- S v Marais0.09 MB
On Tuesday, 21 September 2010, the Constitutional Court dismissed an application for leave to appeal against a decision of the Western Cape High Court ("High Court") which found the applicant, Ms Marais, guilty of the murder of her husband, and sentenced her to life imprisonment.
The High Court found that Ms Marais had contracted others to murder her husband, which resulted in his brutal stabbing mere metres from the family residence. It rejected Ms Marais' defence that she was a battered woman who merely intended for her husband to receive a "hiding." Accordingly, Ms Marais was found guilty of premeditated murder. After her application for leave to appeal was dismissed by the Supreme Court of Appeal, she filed an application for leave to appeal to the Constitutional Court.

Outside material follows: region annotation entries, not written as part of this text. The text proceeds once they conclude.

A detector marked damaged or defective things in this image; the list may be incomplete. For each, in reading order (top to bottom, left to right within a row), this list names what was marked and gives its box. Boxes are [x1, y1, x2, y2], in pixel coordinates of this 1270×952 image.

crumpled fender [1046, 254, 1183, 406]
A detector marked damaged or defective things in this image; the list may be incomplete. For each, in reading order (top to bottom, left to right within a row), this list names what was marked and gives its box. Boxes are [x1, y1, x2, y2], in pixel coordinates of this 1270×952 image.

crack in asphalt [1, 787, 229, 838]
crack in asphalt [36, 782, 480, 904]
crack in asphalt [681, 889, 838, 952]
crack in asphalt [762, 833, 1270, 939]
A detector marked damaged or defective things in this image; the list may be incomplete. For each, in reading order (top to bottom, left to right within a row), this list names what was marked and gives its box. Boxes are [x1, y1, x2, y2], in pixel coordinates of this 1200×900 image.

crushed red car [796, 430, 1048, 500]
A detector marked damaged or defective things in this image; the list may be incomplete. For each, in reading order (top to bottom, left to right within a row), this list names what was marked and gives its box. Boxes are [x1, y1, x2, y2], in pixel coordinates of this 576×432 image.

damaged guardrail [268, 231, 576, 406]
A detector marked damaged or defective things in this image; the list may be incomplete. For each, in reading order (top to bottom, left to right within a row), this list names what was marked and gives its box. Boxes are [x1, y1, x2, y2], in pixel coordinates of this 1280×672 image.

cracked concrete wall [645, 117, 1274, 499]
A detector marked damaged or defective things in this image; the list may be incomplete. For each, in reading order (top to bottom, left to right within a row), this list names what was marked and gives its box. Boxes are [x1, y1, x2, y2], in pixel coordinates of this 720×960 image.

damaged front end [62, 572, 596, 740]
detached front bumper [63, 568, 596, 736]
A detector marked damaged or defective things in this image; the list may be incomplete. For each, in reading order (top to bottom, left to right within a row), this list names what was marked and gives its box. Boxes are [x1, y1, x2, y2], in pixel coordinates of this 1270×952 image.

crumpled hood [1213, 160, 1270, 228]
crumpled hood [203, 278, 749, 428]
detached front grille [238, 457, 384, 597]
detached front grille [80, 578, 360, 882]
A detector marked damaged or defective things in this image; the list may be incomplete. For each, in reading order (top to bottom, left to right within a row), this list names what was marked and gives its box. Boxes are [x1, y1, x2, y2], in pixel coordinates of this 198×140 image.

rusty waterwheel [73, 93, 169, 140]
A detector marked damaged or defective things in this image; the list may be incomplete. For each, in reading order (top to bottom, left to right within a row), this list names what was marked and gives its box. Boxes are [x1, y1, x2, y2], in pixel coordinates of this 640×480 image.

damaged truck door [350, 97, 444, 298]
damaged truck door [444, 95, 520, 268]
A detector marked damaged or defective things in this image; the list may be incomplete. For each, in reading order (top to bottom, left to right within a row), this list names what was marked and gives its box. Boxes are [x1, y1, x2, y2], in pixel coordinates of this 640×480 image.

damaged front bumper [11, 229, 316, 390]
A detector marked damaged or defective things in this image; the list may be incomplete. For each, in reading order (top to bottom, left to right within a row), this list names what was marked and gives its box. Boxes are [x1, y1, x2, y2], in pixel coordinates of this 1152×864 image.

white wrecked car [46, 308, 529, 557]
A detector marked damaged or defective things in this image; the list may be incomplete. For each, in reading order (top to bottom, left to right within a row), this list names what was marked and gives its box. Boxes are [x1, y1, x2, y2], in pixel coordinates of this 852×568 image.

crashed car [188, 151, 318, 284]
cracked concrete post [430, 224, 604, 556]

The Constitutional Court described Ms Marais' case as "agonising because it raises the horrific spectre of domestic violence". However, after having regard to case law wherein the defence of the battered woman syndrome is recognised in South Africa, the Court held that the application failed to raise constitutional issues. The Court found that, in essence, the application was merely based on a disagreement with the factual findings of the High Court. This finding, together with certain procedural rules which precluded Ms Marais from leading further evidence, led the Court to dismiss the application. Accordingly, an application by Tswaranang Legal Advocacy Centre to be admitted as amicus curiae in Ms Marais' case also fell to be dismissed.